There’s that unmistakable taste in the back of my throat. There’s this sense of warmth invading my entire body. The side of my face itches, my stomach tightens and then I’m calm and everything’s all right. Eyes half closed, I’m thinking about a cigarette, I’m thinking about eating some food. I’m thinking that maybe I should actually call that dude about that job like I told Jane I would. Wrapping up my rig and spoon in the washcloth, I stuff it back up under the sink and look up into the mirror. Staring back at me, eyes pinned, like I’m looking through a haze, I see someone who appears to be normal who looks a hell of a lot like me. Strangely, nothing about how I look or what I appear to weigh bothers me. I know I’m skinny, I know I’m attractive. Yeah, I know the whole world loves me, really they do.

Wiping the blood from the floor with the pantyhose, I stuff them into the garbage can by the sink and unlock the bathroom door. Walking across the apartment, I notice the full-length mirror that I turned around this morning before I went out and I turn it back so that the reflecting side is now showing.
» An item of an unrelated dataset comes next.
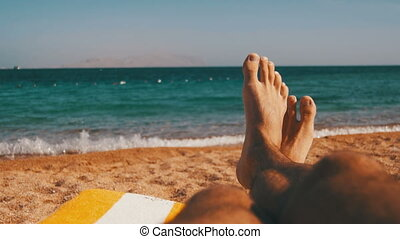Legs of Man Lying on Beach Sun Lounger near the Sea. Man lie...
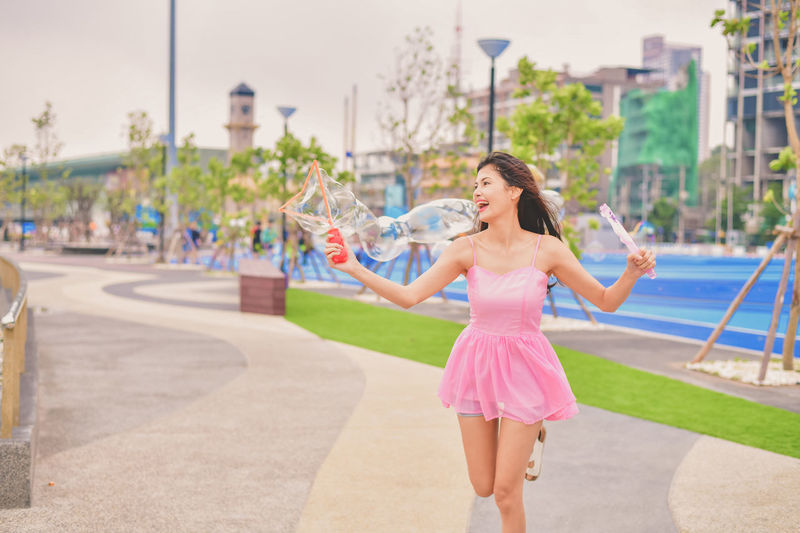 Architecture Arms Outstretched Arms Raised City Day Fashion Focus On Foreground Full Length Girls Hairstyle Human Arm Incidental People Leisure Activity Lifestyles Limb Motion Nature One Person Outdoors Real People Women Young Adult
Standing in front of it, I look at myself while I push my stomach out, trying to get it to go over my belt so that I can see what a fat man really looks like. My torso’s the size of most people’s thigh; my legs in these pegged-legged jeans look like black encased pipe cleaners. The skin on my face almost seems transparent; the tracks on my arms stand out like dark bruises on my pasty white skin. Turning my face, I catch my profile and I know that I look good.

Grabbing a beer out of the refrigerator, I sit down on the bed with my back against the wall. September is ending. That sunshine I saw today was weak and winter is soon approaching. A junkie never gets warm during a New York winter and I shiver thinking about it. Closing my eyes, I can see California and I know that I’ll be going there soon.